Background — Little is known about resource use in the care of neuroendocrine tumors (NETs). This study defined patterns of costs in NET management and compared them with those of a more common malignancy, colon cancer (CC).
Methods — Using a provincial cancer registry (2004-2012), NET patients were identified and matched at a ratio of 1-3 with CC patients. Four phases of care were examined: pre-diagnostic (PreDx: -2 years to -181 days), diagnostic (Dx: -180 days to +180 days), postdiagnostic (PostDx: +181 days to +3 years), and prolonged post-diagnostic (PPostDx: +181 days to +9 years). The mean costs per patient were compared, and cost predictors were analyzed with quintile regression.

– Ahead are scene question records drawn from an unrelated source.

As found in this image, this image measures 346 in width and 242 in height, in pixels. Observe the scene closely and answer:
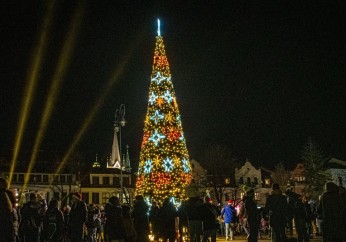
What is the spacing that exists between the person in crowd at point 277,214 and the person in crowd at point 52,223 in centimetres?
626

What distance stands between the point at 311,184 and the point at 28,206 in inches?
2125

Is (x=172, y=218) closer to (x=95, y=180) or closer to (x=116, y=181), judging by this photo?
(x=95, y=180)

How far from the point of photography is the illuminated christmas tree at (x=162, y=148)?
24.2m

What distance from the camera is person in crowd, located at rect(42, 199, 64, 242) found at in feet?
42.8

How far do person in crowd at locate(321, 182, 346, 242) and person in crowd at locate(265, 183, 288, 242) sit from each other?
218 centimetres

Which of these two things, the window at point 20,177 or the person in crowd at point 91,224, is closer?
the person in crowd at point 91,224

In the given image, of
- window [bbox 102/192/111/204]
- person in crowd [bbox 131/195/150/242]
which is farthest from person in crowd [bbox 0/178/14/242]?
window [bbox 102/192/111/204]

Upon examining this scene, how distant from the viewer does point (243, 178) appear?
78812 mm

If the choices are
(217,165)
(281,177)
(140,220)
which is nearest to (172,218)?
(140,220)

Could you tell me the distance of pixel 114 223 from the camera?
35.8 ft

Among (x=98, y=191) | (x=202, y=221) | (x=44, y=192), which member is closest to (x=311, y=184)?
(x=98, y=191)

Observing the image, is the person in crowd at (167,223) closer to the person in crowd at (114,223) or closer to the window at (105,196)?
the person in crowd at (114,223)

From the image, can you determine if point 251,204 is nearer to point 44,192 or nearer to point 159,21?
point 159,21

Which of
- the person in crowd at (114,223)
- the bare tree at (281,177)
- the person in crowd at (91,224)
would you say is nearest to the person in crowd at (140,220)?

Results — Of 3827 NETs, 3355 were matched with 9320 CCs. The PreDx mean NET costs were higher than the CC costs ($5877 vs $5368; p = 0.06), driven by nondrug costs. They were lower in the Dx and PostDx phases (both p < 0.01). For PPostDx, the drug costs were higher for NETs ($26,788 vs $7827; p < 0.01), representing 41% of the costs versus 16% of the costs for CC. Older age and comorbidities predicted higher NET costs in all phases. Lower socioeconomic status (SES) predicted higher costs in the initial phases and higher SES costs in the PPost-Dx phase. Gastroenteric NETs were associated with lower costs in the Dx phase [parameter estimate (PE), -$13,644] and pancreatic NETs with higher costs in PostDx phase (PE, $3348).
Conclusion — Currently, NETs represent a potential important health care burden. The NET cost patterns differed from those for CC, with the highest costs during the PPostDx phase. The SES and primary NET site affected costs differently at different time points. These data can inform resource allocation tailored to the needs for NETs.